Collected data:
- - -

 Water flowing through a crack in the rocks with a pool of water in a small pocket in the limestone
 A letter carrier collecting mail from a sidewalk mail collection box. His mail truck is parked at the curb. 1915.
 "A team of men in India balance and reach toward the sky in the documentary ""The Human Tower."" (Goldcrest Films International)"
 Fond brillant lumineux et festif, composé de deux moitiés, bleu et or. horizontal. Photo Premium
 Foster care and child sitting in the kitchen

- - -

> [What is being asked]:
The answer should be the entries, given again without a single difference.

> [Written solution]:
 Water flowing through a crack in the rocks with a pool of water in a small pocket in the limestone
 A letter carrier collecting mail from a sidewalk mail collection box. His mail truck is parked at the curb. 1915.
 "A team of men in India balance and reach toward the sky in the documentary ""The Human Tower."" (Goldcrest Films International)"
 Fond brillant lumineux et festif, composé de deux moitiés, bleu et or. horizontal. Photo Premium
 Foster care and child sitting in the kitchen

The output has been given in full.